Are You Who You Are On Social Media?

In the early 2000’s, society was exposed to social media, a place to post your interests, your friends, your family and you. Everything that you post is a portrayal of you. Someone can visit your page on either Instagram or TikTok and make assumptions about you based on those posts. But are those assumptions fact? Is who you put yourself out to be, really you, or just someone you want people to think you are?


I believe that as a society, we all tend to post the good parts of our lives.  The sugarcoated version of ourselves- posting things we think makes us look good or interesting.  Now, this isn’t necessarily a negative thing,  it just proves that humans care too much about what others think about us.  This alters what we post in the media, creating an almost alternate version of ourselves for the public eye, allowing others to see only what we allow them to see.
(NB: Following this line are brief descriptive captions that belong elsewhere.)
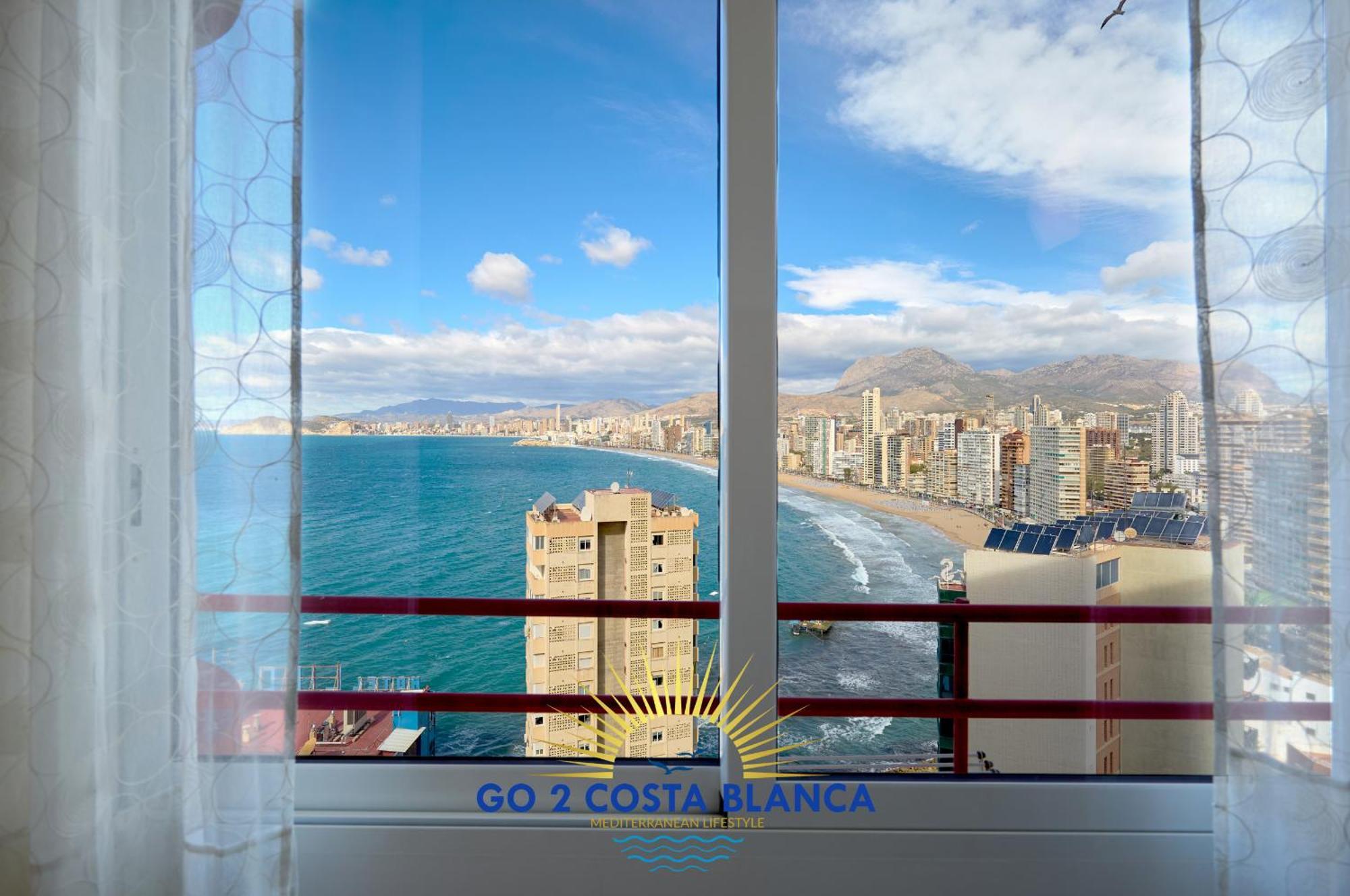 Doro Seaview Apartment Benidorm Bagian luar foto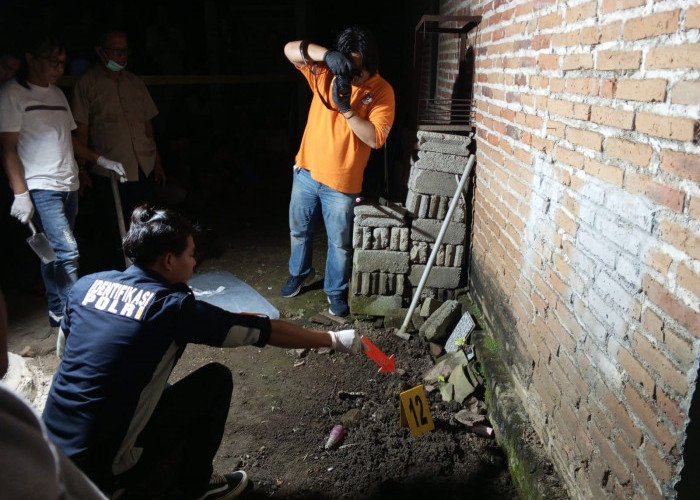 Geger di Sanggrahan, Perempuan Muda Melahirkan, Bayinya Meninggal
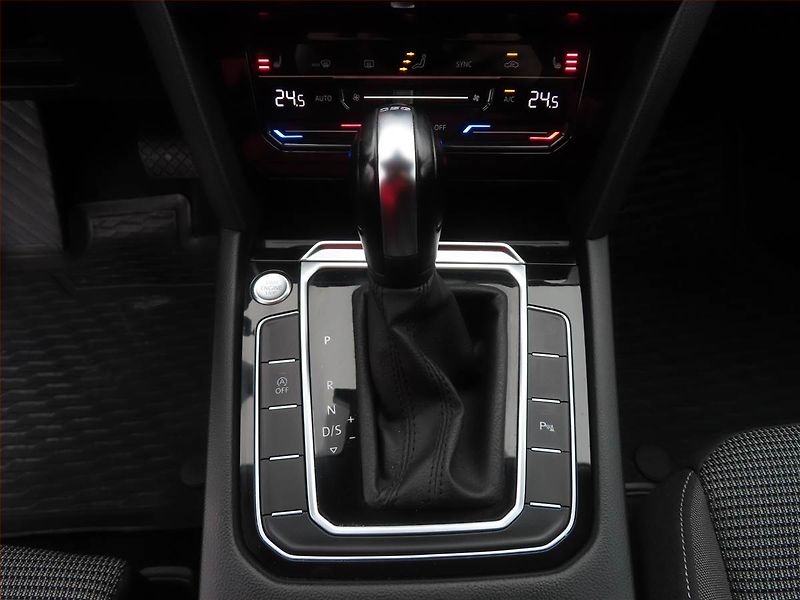 Volkswagen Arteon (2021) 2.0 TDI - fotka 13 z 25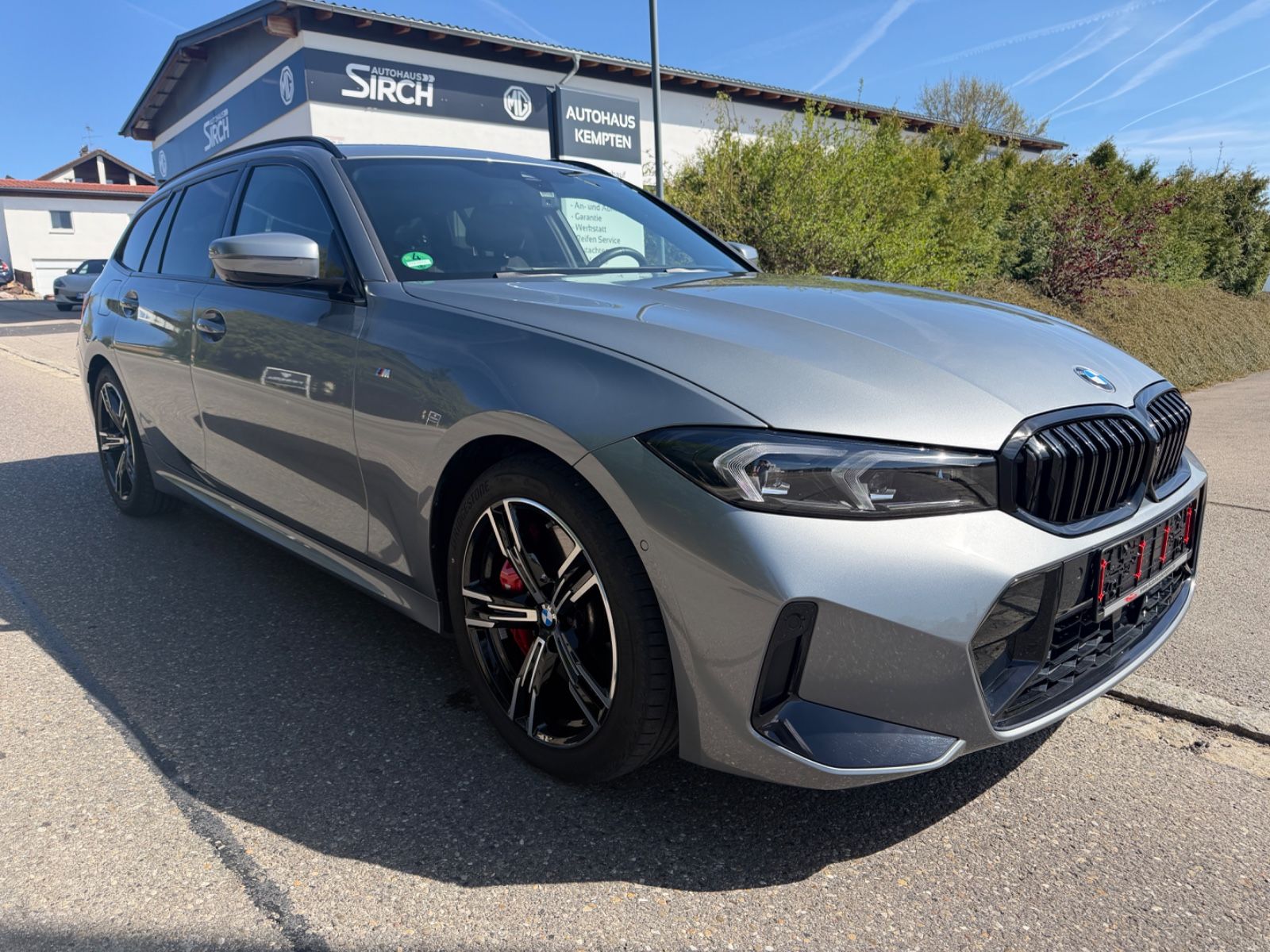 BMW 320i Touring M-Sport 360*/ACC/LED/1.Hd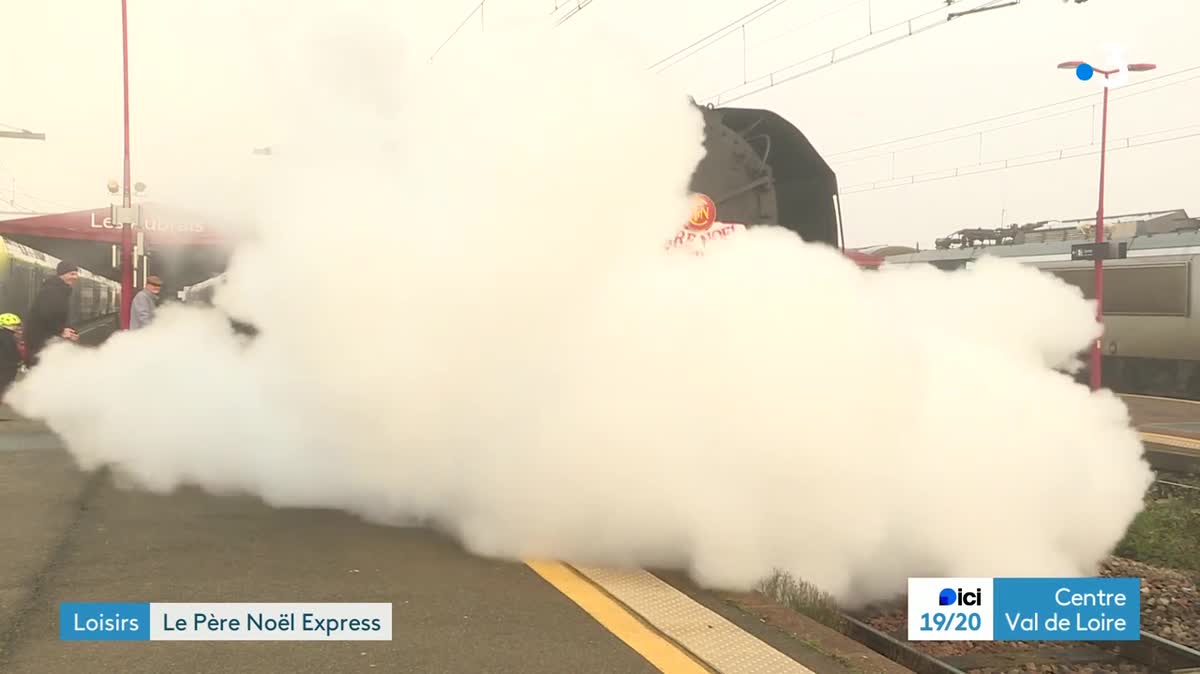 Le Père Noël Express a été présenté aux enfants et à leurs parents en gare de Fleury-les-Aubrais, près d'Orléans.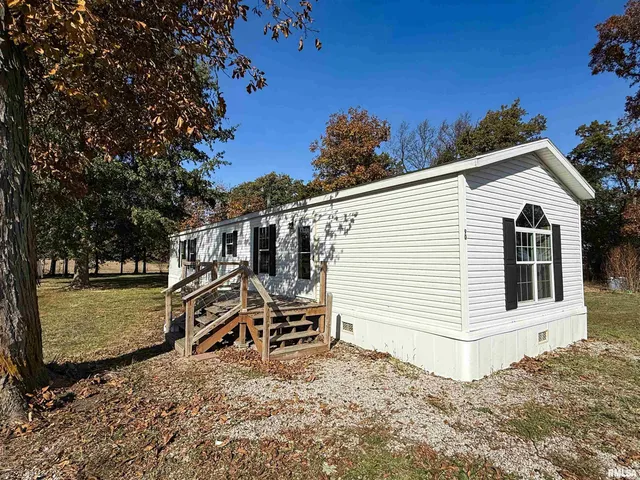 $114,900 | 90 Wheather Drive, Xenia, IL 62899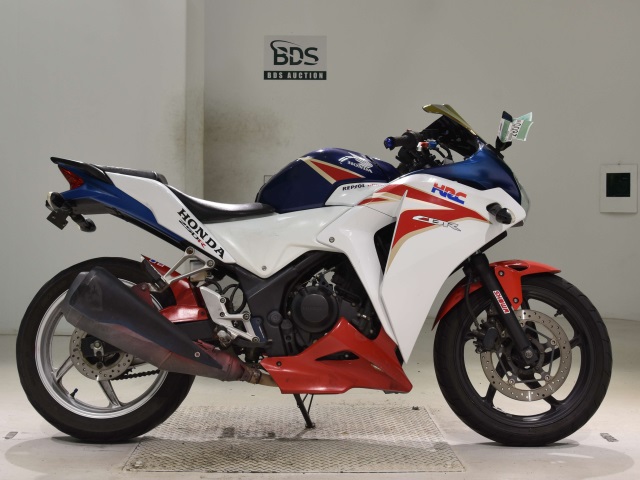 Honda CBR250R 2011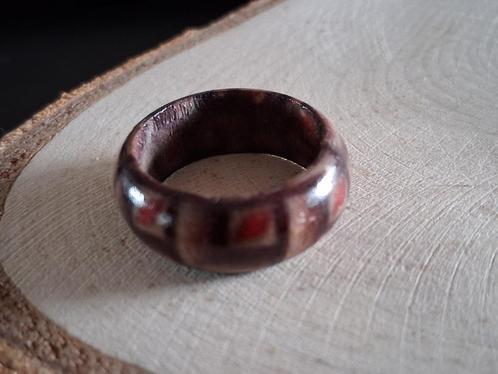 houten ring zwart rood maat 20 (nr. 10), Sieraden, Tassen en Uiterlijk, Ringen, Nieuw, Dame of Heer, 19 tot 20, Ophalen of Verzenden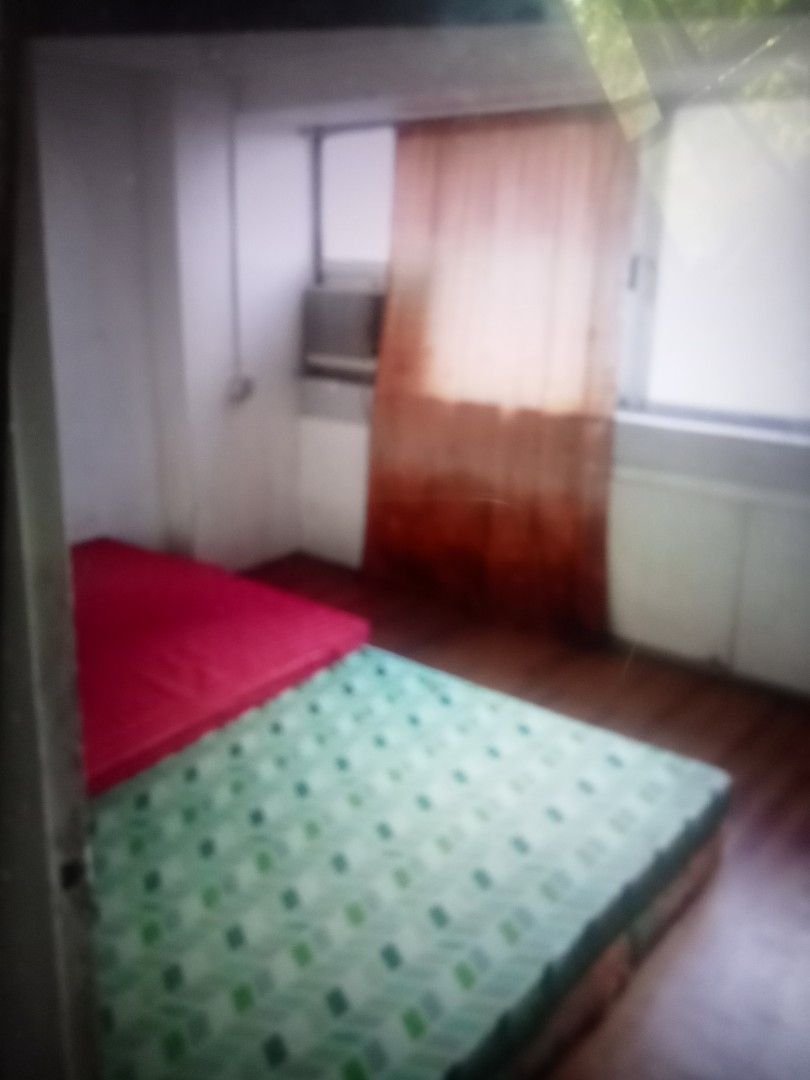 Rooms /condo for rent (Category: Apartments & Condos) located in Paranaque City. Submitted by dimaguilaa94969 (Listing ID 1466442622, Image 2). Description: pm if ibt southstar plaza bangkal Makati and westmont village para aque pm 09981762076.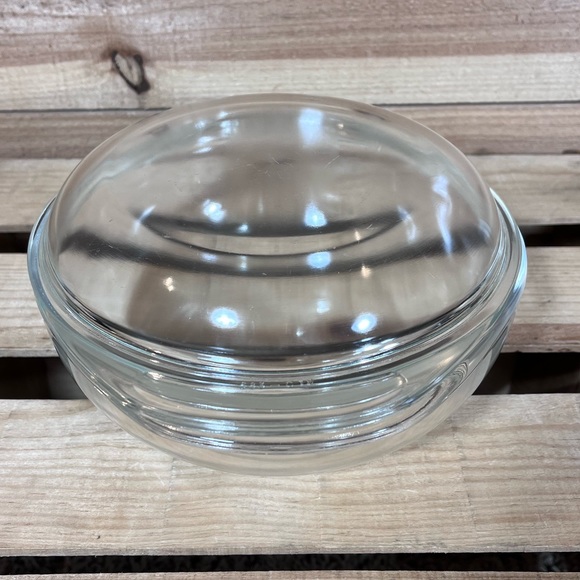 Vintage Pyrex Ovenware Bowl with Lid, 1 1/2 Quart, Clear Made in USA - Picture 5 of 11
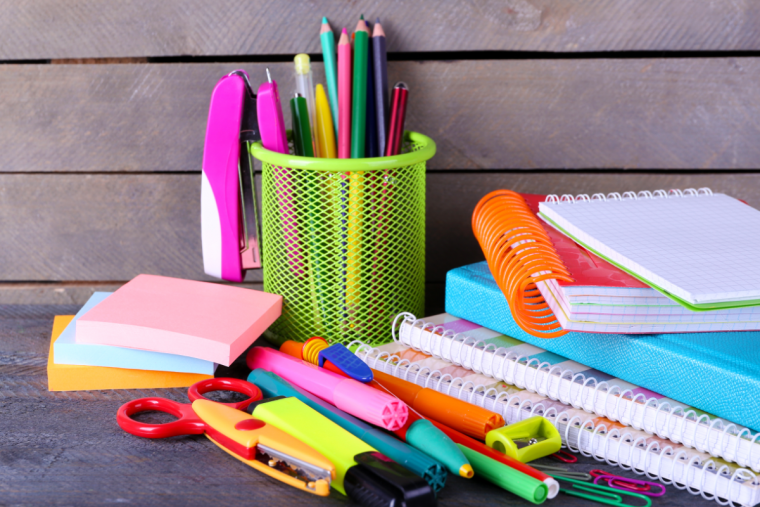 Школьные принадлежности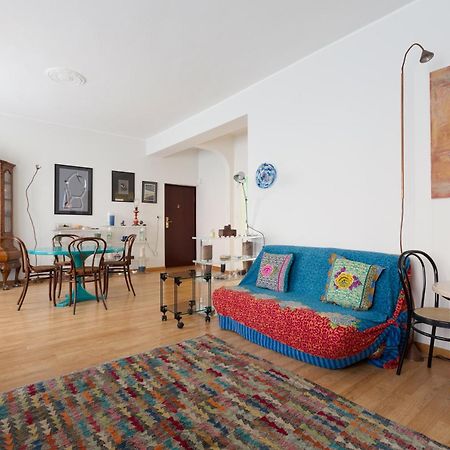 Milan-Linate Apartment With Balcony Екстер'єр фото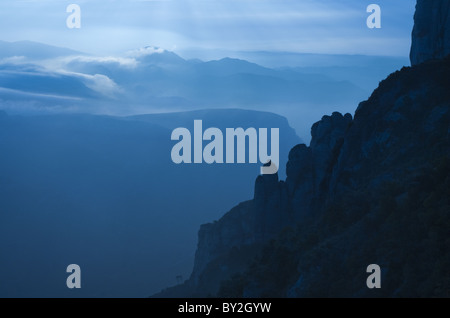 Lever tôt le matin sur le conglomérat tours rocheuses sur le dessus de la montagne de Montserrat en Catalogne, Espagne Banque D'Images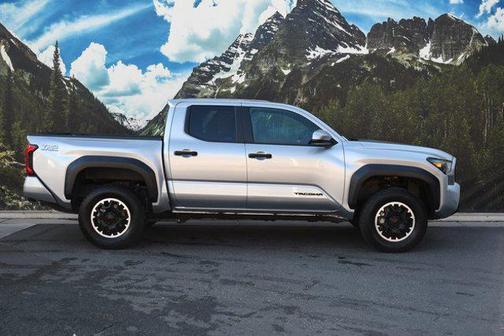 2024 Toyota Tacoma TRD Off Road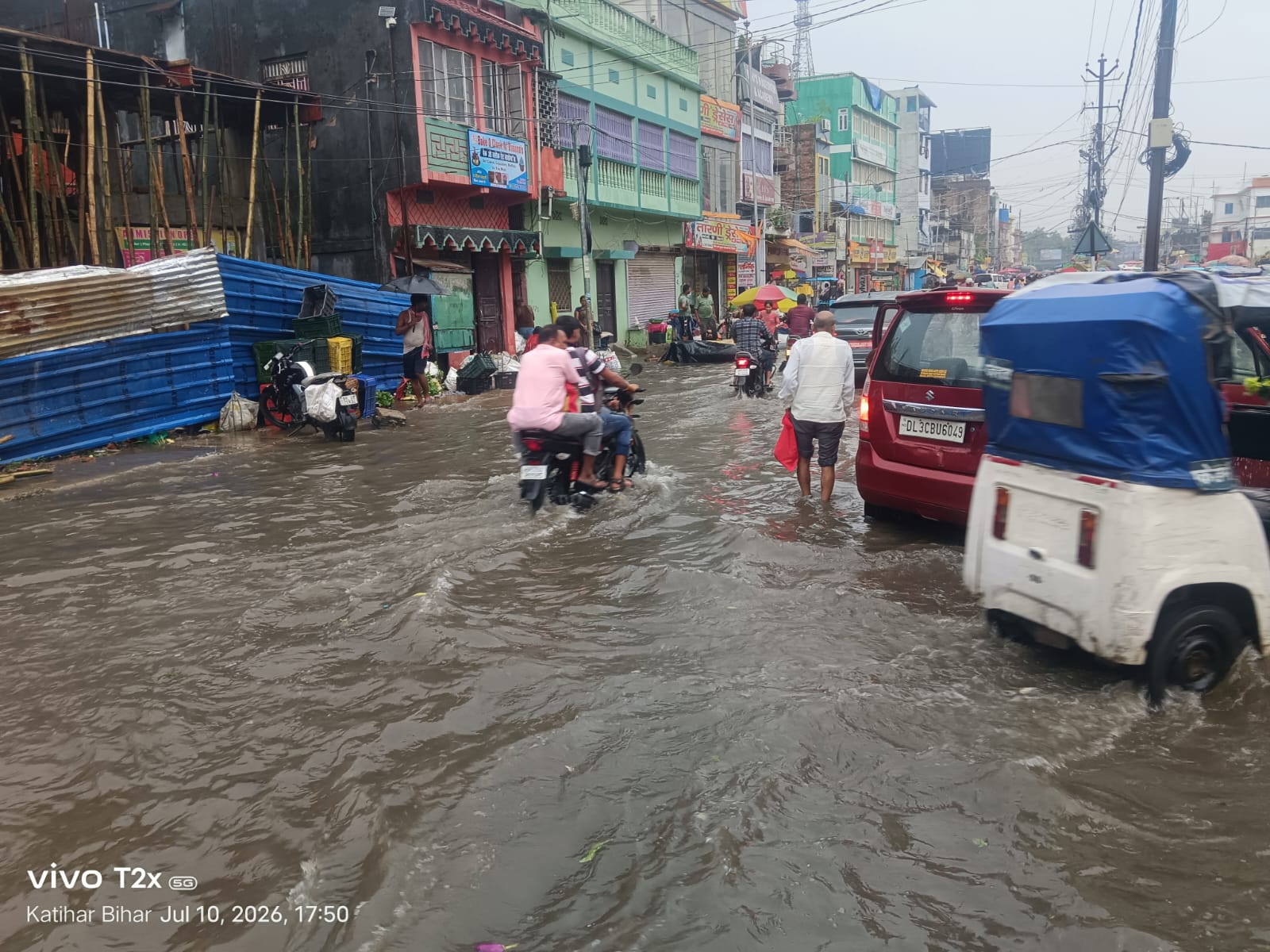 दो घंटे की बारिश में डूबा कटिहार शहर, सड़कों पर जलजमाव से लोगों की बढ़ी परेशानी
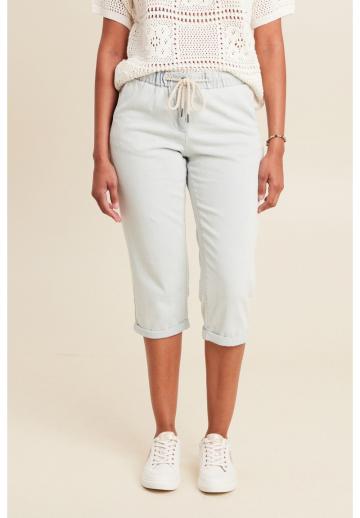 Короткие джинсы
In my personal experience, I’ve dealt with the same situation.  When quarantine started, all I could do was look at Instagram pages and TikTok profiles of people I admired, whether they be influencers or girls at my school I felt I could relate to.  It wasn’t until I actually met some of these people that I realized, they are not who they portrayed themselves to be.  I would see other students from school posting about the places they go with their friends, the things they do, the large groups, and I pictured them to be perfect.  It was almost like a life I wanted for myself.  Eventually, when school was back in person, word got around, and I was exposed to the real melodrama that goes on between these groups.  The situations they’ve been in, and the hardships they deal with at home when they’re not just on a screen.

It was interesting to say the least,  and I found myself resenting these people.  Not because they put up a front on social media,  but because I was affected by their “perfect” lives. This isn’t to say that I believe people should post every thing that goes on in their life.  On the contrary,  I believe that social media is a tool to connect with others and share certain experiences.  With that in mind, social media is only an art gallery of individuals’ lives, without much context.

Of course, you can learn about a person’s life or interests based on what they post,  how much they share, and how active they are in the media.  Though you can’t make assumptions on who that person truly is based on insipid little pictures and a small caption that reads “photo dump”. It’s sorta like the saying “Don’t judge a book by its cover” or “you never really know a person until you’ve walked a mile in their shoes.”

These are small reminders that one should think twice before they make broad assumptions about a person’s online persona.  Remember that there’s no need to compare oneself. At the end of the day,  the media is just “milked” versions of reality.